Sunday, July 17, 2011

Women's World Cup thoughts

Whether or not you like the final result, I hope you will agree with me that Julie Foudy and Ian Darke were superb commentators during the Women's World Cup games on ESPN. Their knowledge of the game and the players came through. Their pacing was excellent. Although playing to a US audience, they were not overly chauvinistic. They truly enhanced the play on the field, an unusual result.

As Americans deal with their disappointment in the final score, it is heartwarming to think of people in Japan who have something good to think about after this year's devastation from earthquakes and tsunamis.

And, finally, in what might be a politically incorrect note, I repeat a joke I heard this week that was making the rounds amongst a group from the Subcontinent. It might explain why India did not have a team in the tournament:

India never wins soccer games. Whenever they get a corner they open a shop.

10 comments:

Whipple said...

What a great game. Japan won, the U.S. did not, nor did they lose. That is the beauty of sport.

About this blog said...

I lol'd at the joke. Ops, no offense meant. ;p

Anonymous said...

Yes they do;and thus they don't have to get a bailout, hunt for someone else's oil or write useless memoirs to make a living.

Peter Kokolski said...

I agree with you Paul ... ESPN in this case got it just right. A welcome respite from what I would call "typical American" soccer coverage.

MidChris said...

Personally my family watched it all together and when Ian said OHNO the soccer players name we all kept thinking he was going for the U.S till we saw her jersey actually said. "OHNO" haha.

Stevie the K said...

bada BING

gardenkeeper said...

Well said.
So many Japanese are depressed.
This means so much more than you can imagine.
I am so proud of "Nadeshiko Japan" (team's nickname)

Anonymous said...

Yes, if the US women had to lose, then I am glad they lost to Japan, who really needed that lift.

As someone who doesn't follow soccer, though, what does your comment below mean, Paul? I am missing something.

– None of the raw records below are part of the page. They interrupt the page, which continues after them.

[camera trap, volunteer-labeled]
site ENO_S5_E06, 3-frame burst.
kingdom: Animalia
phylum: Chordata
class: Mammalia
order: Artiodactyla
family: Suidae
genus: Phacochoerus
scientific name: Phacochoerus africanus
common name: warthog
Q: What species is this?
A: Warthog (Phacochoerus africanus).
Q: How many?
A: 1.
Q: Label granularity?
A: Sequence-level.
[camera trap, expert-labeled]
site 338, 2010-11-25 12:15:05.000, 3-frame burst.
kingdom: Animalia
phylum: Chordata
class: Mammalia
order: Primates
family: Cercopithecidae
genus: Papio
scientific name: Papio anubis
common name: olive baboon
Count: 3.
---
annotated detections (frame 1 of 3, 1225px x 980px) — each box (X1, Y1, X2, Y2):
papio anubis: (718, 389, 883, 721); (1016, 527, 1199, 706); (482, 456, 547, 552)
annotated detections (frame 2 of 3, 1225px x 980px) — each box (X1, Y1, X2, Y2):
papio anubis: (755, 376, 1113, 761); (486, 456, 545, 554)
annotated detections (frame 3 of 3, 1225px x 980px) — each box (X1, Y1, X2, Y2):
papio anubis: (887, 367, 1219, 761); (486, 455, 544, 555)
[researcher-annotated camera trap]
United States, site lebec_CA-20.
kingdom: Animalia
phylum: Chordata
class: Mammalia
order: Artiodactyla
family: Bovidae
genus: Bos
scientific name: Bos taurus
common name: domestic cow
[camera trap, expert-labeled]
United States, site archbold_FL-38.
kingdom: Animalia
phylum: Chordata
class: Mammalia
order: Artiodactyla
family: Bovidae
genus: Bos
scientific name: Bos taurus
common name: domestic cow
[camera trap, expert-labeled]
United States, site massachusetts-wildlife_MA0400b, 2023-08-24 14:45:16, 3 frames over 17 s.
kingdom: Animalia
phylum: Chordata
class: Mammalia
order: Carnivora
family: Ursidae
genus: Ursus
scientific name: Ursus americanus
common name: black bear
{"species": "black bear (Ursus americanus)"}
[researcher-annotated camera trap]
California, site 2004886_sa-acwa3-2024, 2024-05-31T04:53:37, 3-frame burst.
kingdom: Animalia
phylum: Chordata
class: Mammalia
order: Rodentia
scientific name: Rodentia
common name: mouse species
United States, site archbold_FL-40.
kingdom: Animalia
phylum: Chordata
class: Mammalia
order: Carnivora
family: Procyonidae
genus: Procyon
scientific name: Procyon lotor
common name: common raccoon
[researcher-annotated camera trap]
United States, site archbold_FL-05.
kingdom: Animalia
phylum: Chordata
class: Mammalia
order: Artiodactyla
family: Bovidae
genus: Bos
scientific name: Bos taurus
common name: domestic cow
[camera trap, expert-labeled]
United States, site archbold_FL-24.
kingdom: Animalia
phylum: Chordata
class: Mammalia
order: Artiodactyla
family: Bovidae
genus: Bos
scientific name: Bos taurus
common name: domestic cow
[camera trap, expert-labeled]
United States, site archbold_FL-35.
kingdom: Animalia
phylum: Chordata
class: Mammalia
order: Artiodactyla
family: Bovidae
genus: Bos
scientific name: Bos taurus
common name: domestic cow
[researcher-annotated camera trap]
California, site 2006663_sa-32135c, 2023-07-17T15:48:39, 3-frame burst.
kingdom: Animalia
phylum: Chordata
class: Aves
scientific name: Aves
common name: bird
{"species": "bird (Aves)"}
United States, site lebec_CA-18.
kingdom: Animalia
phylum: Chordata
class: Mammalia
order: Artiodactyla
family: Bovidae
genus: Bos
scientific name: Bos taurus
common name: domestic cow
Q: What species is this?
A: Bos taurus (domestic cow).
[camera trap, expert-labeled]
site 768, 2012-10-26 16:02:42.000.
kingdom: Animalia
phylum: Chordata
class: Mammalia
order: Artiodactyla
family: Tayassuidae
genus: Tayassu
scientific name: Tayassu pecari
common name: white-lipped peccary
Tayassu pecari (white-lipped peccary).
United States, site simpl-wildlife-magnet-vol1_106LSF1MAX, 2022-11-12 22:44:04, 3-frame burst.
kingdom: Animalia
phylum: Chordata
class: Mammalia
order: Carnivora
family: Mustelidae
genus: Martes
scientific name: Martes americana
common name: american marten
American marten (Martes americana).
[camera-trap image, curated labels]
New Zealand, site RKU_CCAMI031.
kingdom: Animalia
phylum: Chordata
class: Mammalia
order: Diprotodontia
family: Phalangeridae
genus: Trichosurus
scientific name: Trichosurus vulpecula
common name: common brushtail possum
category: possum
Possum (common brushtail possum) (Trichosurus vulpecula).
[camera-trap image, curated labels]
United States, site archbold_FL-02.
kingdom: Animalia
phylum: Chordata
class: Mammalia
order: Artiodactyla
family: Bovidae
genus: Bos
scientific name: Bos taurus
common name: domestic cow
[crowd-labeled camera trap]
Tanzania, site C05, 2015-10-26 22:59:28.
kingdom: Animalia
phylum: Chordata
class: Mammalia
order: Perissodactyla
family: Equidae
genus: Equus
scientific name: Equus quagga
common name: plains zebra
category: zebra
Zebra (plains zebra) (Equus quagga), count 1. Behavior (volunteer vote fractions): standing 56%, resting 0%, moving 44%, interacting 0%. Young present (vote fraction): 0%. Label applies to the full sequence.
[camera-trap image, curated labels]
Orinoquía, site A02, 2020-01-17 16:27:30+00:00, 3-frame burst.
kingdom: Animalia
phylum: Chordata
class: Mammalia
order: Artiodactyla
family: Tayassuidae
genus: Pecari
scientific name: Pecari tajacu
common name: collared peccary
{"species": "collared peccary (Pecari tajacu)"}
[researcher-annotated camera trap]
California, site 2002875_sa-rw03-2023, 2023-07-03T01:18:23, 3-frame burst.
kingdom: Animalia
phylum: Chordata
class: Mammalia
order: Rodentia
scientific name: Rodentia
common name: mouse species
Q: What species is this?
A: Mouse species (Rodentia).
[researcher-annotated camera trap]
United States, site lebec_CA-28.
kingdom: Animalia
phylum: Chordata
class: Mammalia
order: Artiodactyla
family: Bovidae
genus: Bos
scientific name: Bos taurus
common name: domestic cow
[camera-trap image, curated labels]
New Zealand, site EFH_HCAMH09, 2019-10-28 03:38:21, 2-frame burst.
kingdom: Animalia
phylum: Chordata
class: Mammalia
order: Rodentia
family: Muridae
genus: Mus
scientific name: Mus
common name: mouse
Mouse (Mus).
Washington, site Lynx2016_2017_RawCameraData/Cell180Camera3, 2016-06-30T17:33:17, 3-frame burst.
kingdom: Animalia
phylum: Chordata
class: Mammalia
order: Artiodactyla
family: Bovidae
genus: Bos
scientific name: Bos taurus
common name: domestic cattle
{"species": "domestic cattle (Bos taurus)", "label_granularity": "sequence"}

" Although playing to a US audience, they were not overly chauvinistic."

nonlocal

Paul Levy said...

Sports announcers covering international events for US audiences are often so mawkishly patriotic that they skew the coverage of the game and miss or misinterpret what's actually going on. These two presented an accurate and honest assessment during the match, even while displaying some hope for the US side. For Julie, especially, being a former member of the US team, that must have been difficult. Yet, she could draw the balance between her loyalty to the home team and her job in explaining to the viewers what was really happening.

Indian Doc said...

Oh well, I don't follow soccer much, but the last joke, well, that got me. In fact, there are several versions of that running through our hospital at any time! :P @anonymous: take a chill pill!